Ardió para todos la última tarde

y fue inútil cualquier súplica

cuando el fuego del dolor recorrió nuestro íntimo paraje

enterrado en las cenizas

DESAPARECIDOS

Arduo ha sido nuestro olvido,

arduos los atardeceres con el trino de un imaginado pájaro.

Ardua nuestra muerte sin cuerpo,

nuestra desvanecida presencia,

este morir dos veces.

Arduo este mutismo en la cresta del aire,

este desprecio lejos de casa,

estas perforaciones en la piel,

los picotazos de las aves.

¿Cuántos sueños han sido aquí abandonados?

¿Cuánta pasión?

¿Cuántos juegos de niño, cuánta fatiga?

¿Cuántos besos en la noche de bodas, cuánto sol de patio?

Ardua esta quietud,

el despojo de nuestro linaje

MUERTE PROPIA

Entonces la lluvia llegó de repente

y nosotros esperamos durante años

que las hojas de nuestro árbol cayeran serenas

sin que mano extraña las tumbara;

que nuestra muerte fuera nuestra propia muerte

y no la que otros deseaban.

Todos estos años lo hemos esperado.

Cuando llega la mañana

volvemos de nuevo a las apuestas,

a querer soltar las amarras de nuestras culpas,

morir por fin como queremos

y amar nuestro propio árbol

donde las hojas caigan

sin que mano extraña las derribe

EL AUSENTE

Anónima era su vida,

sombría su bondad,

su último día ante el espejo.

Todavía escuchamos sus pasos en el fraterno recinto,

aún cruza los zaguanes como una revelación.
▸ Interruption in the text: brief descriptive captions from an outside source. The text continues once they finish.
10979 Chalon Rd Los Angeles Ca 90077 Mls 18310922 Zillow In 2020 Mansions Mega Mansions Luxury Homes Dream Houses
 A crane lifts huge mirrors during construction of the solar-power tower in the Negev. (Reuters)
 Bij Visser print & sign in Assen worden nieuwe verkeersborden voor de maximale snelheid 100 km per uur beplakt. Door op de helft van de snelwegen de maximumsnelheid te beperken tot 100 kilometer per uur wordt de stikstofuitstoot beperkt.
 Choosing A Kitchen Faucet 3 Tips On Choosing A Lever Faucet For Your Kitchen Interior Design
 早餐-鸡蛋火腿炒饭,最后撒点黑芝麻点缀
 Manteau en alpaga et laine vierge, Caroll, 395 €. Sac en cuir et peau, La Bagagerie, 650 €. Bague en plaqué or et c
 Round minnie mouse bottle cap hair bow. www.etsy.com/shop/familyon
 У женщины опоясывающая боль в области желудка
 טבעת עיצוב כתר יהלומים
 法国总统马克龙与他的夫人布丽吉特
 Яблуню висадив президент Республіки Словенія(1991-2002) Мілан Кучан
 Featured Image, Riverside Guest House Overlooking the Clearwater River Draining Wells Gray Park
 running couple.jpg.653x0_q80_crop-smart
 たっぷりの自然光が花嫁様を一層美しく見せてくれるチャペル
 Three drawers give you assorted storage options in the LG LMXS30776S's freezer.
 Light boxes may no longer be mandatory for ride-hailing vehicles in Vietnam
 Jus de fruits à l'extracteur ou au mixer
Pronto olvidaremos su silbo de muchacho en la ventana,

su vida de muerto.

Olvidaremos su primer día de escuela,

sus incumplidas promesas,

la tierra donde hoy yacen sus ecos.

Ya no respirará el verano bajo el sendero de la luna,

nadie lo tendrá en cuenta en el brindis de medianoche.

Ya no lo veremos con la jarra de vino

en el desamparo de la aurora.        

Se irá envejeciendo,

cayendo gota a gota,

convertido en volátil migaja,

leve ceniza

FRAGILIDAD

Han sido tantos los años ante las otoñales ramas

que nuestros murmullos alcanzan apenas para arrullarnos.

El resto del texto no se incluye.